First Secretary of the Presnensky District Committee of the Communist Party of the Soviet Union
- In office 1975–1977

Personal details
- Born: 26 February 1933 Moscow, Russian SFSR, Soviet Union
- Died: 22 November 2021 (aged 88)
- Party: CPSU

= Igor Bugayev =

Russian politician (1933–2021)

Igor Bugayev (Игорь Борисович Бугаев; 26 February 1933 – 22 November 2021) was a Soviet-Russian politician. He served as First Secretary of the Presnensky District Committee of the Communist Party of the Soviet Union from 1975 to 1977.

== Biography ==
Born in 1933 in Moscow. Member of the CPSU.

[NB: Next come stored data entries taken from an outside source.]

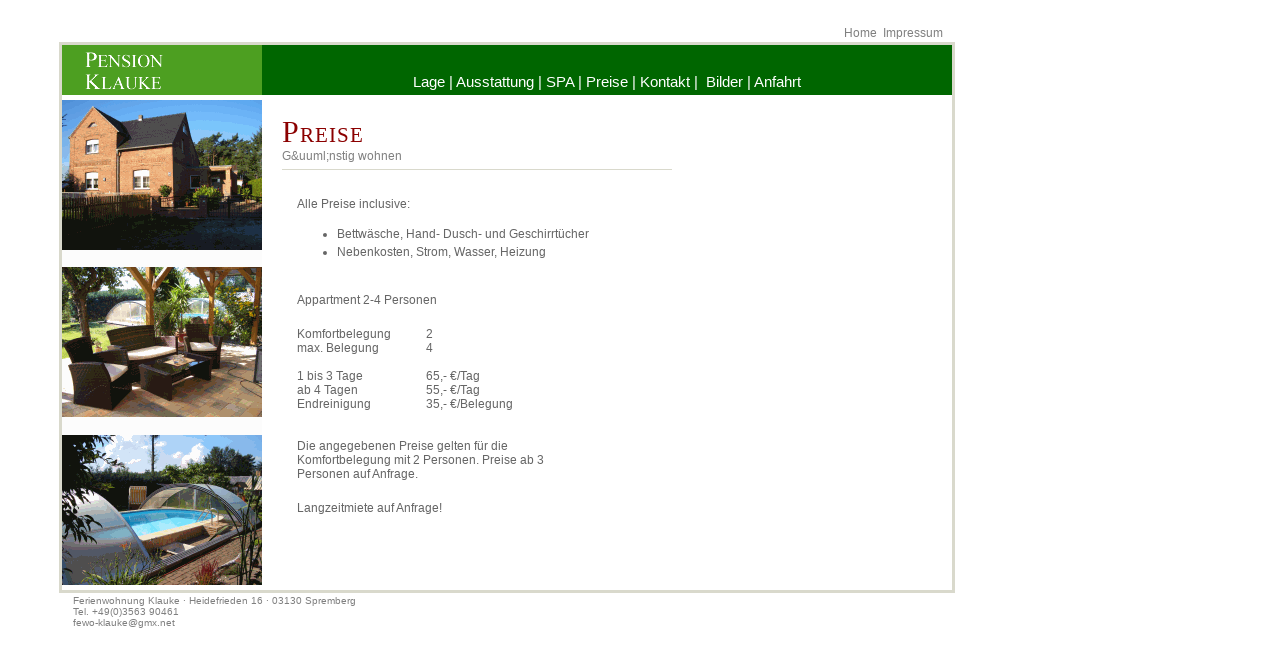

--- FILE ---
content_type: text/html; charset=UTF-8
request_url: https://ferienwohnung-spremberg-lausitz.de/fewo/index.php?site=s_preise
body_size: 1118
content:
<!DOCTYPE HTML PUBLIC "-//W3C//DTD HTML 3.2 Final//EN">
<html>
<head>
<title>Ferienwohnung Klauke</title>
<meta http-equiv="Content-Type" content="text/html; charset=iso-8859-1">
<meta name="description" content="Ferienwohnung Klauke in Spremberg">
<meta name="robots" content="index, follow">
<meta name="content-language" content="de">
<meta name="revisit-after" content="1 weeks">
<meta name="keywords"
	content="Ferienwohnung, Spremberg, Radfahren, Ferien, Urlaub, Wandern, See, Rad">
<link rel="stylesheet" type="text/css" href="css/style.css" />
</head>
<body>

<table class="t_outer">
	<tr>
		<td class="header" align="right"><a href="index.php?site=s_home">Home</a>&nbsp;&nbsp;<a
			href="index.php?site=s_impressum">Impressum</a></td>
	</tr>
	<tr>
		<td class="main">
		<table class="t_inner">
			<tr height="50px">
				<td class="a1"><img src="pictures/main_fewo_klauke.gif"></img></td>
				<td class="a2"><a href="index.php?site=s_lage">Lage</a>&nbsp;|&nbsp;<a
					href="index.php?site=s_ausstattung">Ausstattung</a>&nbsp;|&nbsp;<a
					href="index.php?site=s_spa">SPA</a>&nbsp;|&nbsp;<a
					href="index.php?site=s_preise">Preise</a>&nbsp;|&nbsp;<a
					href="index.php?site=s_kontakt">Kontakt</a>&nbsp;<!--|&nbsp; <a
					href="index.php?site=s_belegung">Belegung</a> &nbsp; -->|&nbsp; <a
					href="pictures/gallery/s_bilder.php">Bilder</a>&nbsp;|&nbsp;<a
					href="index.php?site=s_anfahrt">Anfahrt</a></td>
			</tr>
			<tr>
				<td class="b1"><img src="pictures/main_fewo_klauke_b.gif"></img></td>
				<td class="b2">
				<table class="t_content">
					<tr>
						<td class="c_top">
						<div class="headline">Preise</div>
						<div class="sub_headline">G&amp;uuml;nstig wohnen</div>
						<hr />
						</td>
						<td class="c_right" rowspan="2">
						<div class="cellcontainer"></div>
						</td>
					</tr>
					<tr>
						<td class="c_bottom">
						<div class="cellcontainer">

Alle Preise inclusive:<br/>
<ul><li>Bettw&auml;sche, Hand- Dusch- und Geschirrt&uuml;cher</li>
    <li>Nebenkosten, Strom, Wasser, Heizung</li>
</ul>
<br/>
Appartment 2-4 Personen<br/>
<br/>
<table cellpadding="0" cellspacing="0" width="250px">
	<tr>
      <td>Komfortbelegung</td>
      <td>2</td>
    </tr>
    <tr>
      <td>max. Belegung</td>
      <td>4</td>
    </tr>
    <tr rowspan="2">
      <td>&nbsp;</td>
    </tr> 
	<tr>
      <td>1 bis 3 Tage</td>
      <td>65,- €/Tag</td>
    </tr>
    <tr>
      <td>ab 4 Tagen</td>
      <td>55,- €/Tag</td>
    </tr>
    <tr>
      <td>Endreinigung</td>
      <td>35,- €/Belegung</td>
    </tr>
    <tr>
      <td colspan=2><br /><br/>Die angegebenen Preise gelten f&uuml;r die Komfortbelegung mit 2 Personen. Preise ab 3 Personen auf Anfrage.</td>
    </tr>
</table>
<br/>
Langzeitmiete auf Anfrage!
</div>
						</td>
					</tr>
				</table>
				</td>
			</tr>
		</table>
		</td>
	</tr>
	<tr>
		<td class="footer">Ferienwohnung Klauke&nbsp;&middot;&nbsp;Heidefrieden 16&nbsp;&middot;&nbsp;03130 Spremberg<br />
		Tel. +49(0)3563 90461<br />
		fewo-klauke@gmx.net</td>
	</tr>
</table>

</body>
</html>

He studied at the Faculty of Economics of MGIMO, in the 4th year due to reduction in places he was transferred to the 2nd year of the Faculty of Journalism of Moscow State University, he graduated in 1958.

1958—1968 head of the department of working youth, deputy editor, editor-in-chief of the Moskovskij Komsomolets newspaper (during his leadership, the circulation reached 220 thousand copies).

1968—1975 assistant to the first secretary of the Moscow City Committee of the CPSU Viktor Grishin, head of the department of culture of the Moscow City Committee of the CPSU.

1975—1977 First Secretary of the Krasnopresnenskij District Committee of the CPSU.

1977—1985 head of the department of organizational and party work of the Moscow City Committee of the CPSU.

1985—1987 Deputy Chairman of the Executive Committee of the Moscow City Council.

1987—2001 Chairman of the Committee for Culture of the city of Moscow.

Since 2001, he has been an adviser to the president of the ANO "Editorial office of the Literaturnaya Gazeta".

Delegate of the XXV Congress of the CPSU.

Honored Worker of Culture of the Russian Federation (06/10/1993). Awarded the Order of Friendship (06/13/1996) and medals.

Died November 22, 2021. He was buried at the Vagankovsky cemetery.